Eccolo, infine, il tanto annunciato e temuto «effetto valanga» scatenato da Marchionne sulle relazioni industriali italiane: un contratto aziendale alternativo a quello nazionale, che consenta alle imprese di qualsiasi settore di prescindere dalla normativa generale senza accollarsi la scocciatura di uscire, anche solo temporaneamente, da Confindustria.
LA PROPOSTA DI SANTARELLI Gli osservatori più accorti l’avevano previsto mesi fa, alle prime battute della vertenza Pomigliano. Adesso la cancellazione del contratto nazionale di lavoro come cornice obbligatoria di diritti e doveri, valida dalle Alpi alla Sicilia, è stata messa nero su bianco, pensata da Federmeccanica e subito convalidata dalla presidente di Confindustria. L’idea allo studio è quella di riformare il modello contrattuale del 2009 prevedendo la possibilità che «il contratto aziendale sia sostitutivo di quello nazionale» e non più solo integrativo. Per le industrie meccaniche, ma non solo. Emma Marcegaglia l’ha definita «una «proposta immediata e tempestiva di modernizzazione», citando il solito modello Germania ed aprendo all’alternatività del contratto nazionale in tutti i settori produttivi: «È una possibilità». «Stiamo facendo un ulteriore passo avanti rispetto al sistema delle deroghe » ha spiegato il direttore generale Roberto Santarelli. «Dove ci sono le condizioni e con il consenso dei sindacati, deve essere possibile prevedere l’alternatività tra il contratto aziendale e quello nazionale, fermi restando, eventualmente, alcuni contenuti minimi comuni». In questo modo Federmeccanica si assicurerebbe il rientro in Confindustria delle newco di Pomigliano e Mirafiori, anche se le trattative per un contratto nazionale dell’auto dovessero andare per le lunghe o non soddisfare appieno le pretese del Lingotto. E, soprattutto, eviterebbe l’abbandono da parte delle aziende che volessero seguire l’esempio Fiat, anche se un’adesione a viale dell’Astronomia che non comportasse l’adesione a un ccnl, di fatto, verrebbe svuotata di sostanza normativa. «Non è la morte del contratto nazionale »ha provato a rassicurare Santarelli, dato che le grandi aziende saranno probabilmente le sole interessate (o capaci) a trattare un accordo ad hoc. «Abbiamo 12mila associate e penso che 11.500 vorranno continua-re ad utilizzarlo». Ma le opinioni dei sindacati, inutile dirlo, sono molto diverse.
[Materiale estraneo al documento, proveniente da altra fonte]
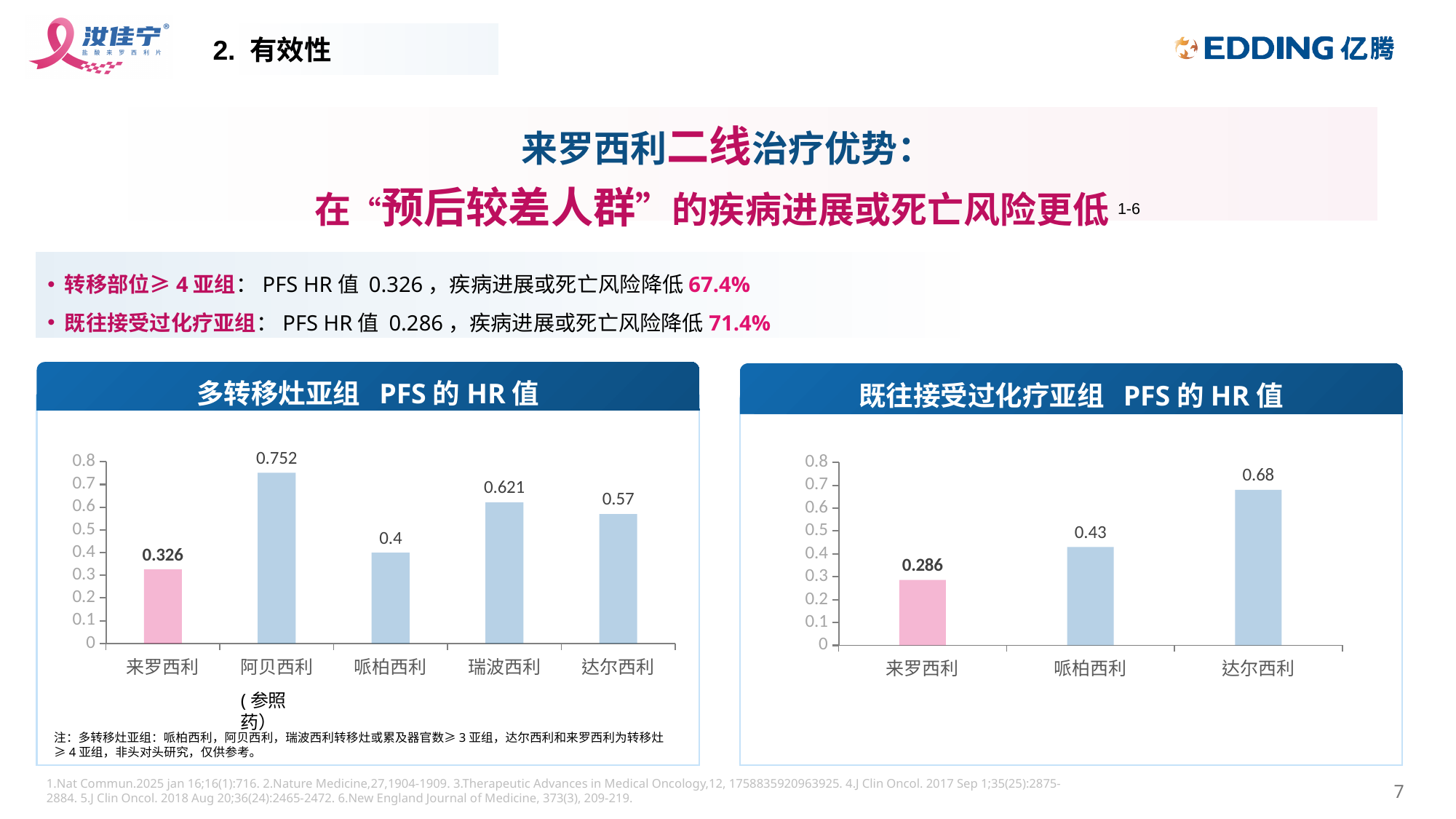
In the chart titled 既往接受过化疗亚组 PFS的HR值, what is the difference between the HR values of 达尔西利 and 来罗西利? 0.394 In the chart titled 多转移灶亚组 PFS的HR值, what is the HR value for 阿贝西利? 0.752 In the chart titled 既往接受过化疗亚组 PFS的HR值, what is the HR value for 哌柏西利? 0.43 In the chart titled 多转移灶亚组 PFS的HR值, which drug has the highest HR value? 阿贝西利 In the chart titled 既往接受过化疗亚组 PFS的HR值, which drug has the lowest HR value? 来罗西利 In the chart titled 既往接受过化疗亚组 PFS的HR值, how many drugs are plotted? 3 In the chart titled 多转移灶亚组 PFS的HR值, what is the HR value for 来罗西利? 0.326 What type of chart is the chart titled 既往接受过化疗亚组 PFS的HR值? Bar chart In the chart titled 多转移灶亚组 PFS的HR值, what is the difference between the HR values of 瑞波西利 and 达尔西利? 0.051 In the chart titled 多转移灶亚组 PFS的HR值, how many drugs are plotted? 5 In the chart titled 既往接受过化疗亚组 PFS的HR值, what is the HR value for 达尔西利? 0.68 In the chart titled 多转移灶亚组 PFS的HR值, which drug has the lowest HR value? 来罗西利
LA FRENATA DEI SINDACATI «Federmeccanica sbaglia per la quarta volta» ha commentato la leader Cgil, Susanna Camusso, ricordando i precedenti del contratto separato delle tute blu, le deroghe allo stesso e il contratto per l’auto ora in discussione. Ancora più duro il segretario della Fiom, Maurizio Landini, tra i primi a prevedere un simile esito: «È inaccettabile. A che cosa serve Federmeccanica se un’azienda può scegliere di non applicare il contratto nazionale? ». Contrarie anche le altre sigle. «Abbiamo un contratto nazionale che è valido per altri due anni, nessuno metta il carro davanti ai buoi» ha detto il leader Cisl, Raffaele Bonanni. «Non siamo per la frammentazione. Il contratto nazionale deve essere un collante, i livelli contrattuali devono restare due» ha esplicitato il segretario Uilm, Rocco Palombella. Mentre il ministro Maurizio Sacconi se n’è lavato le mani: «È materia delle parti». Aggiungendo subito dopo: «In ogni caso, dove si produce, il contratto aziendale definisce meglio lo scambio tra le parti».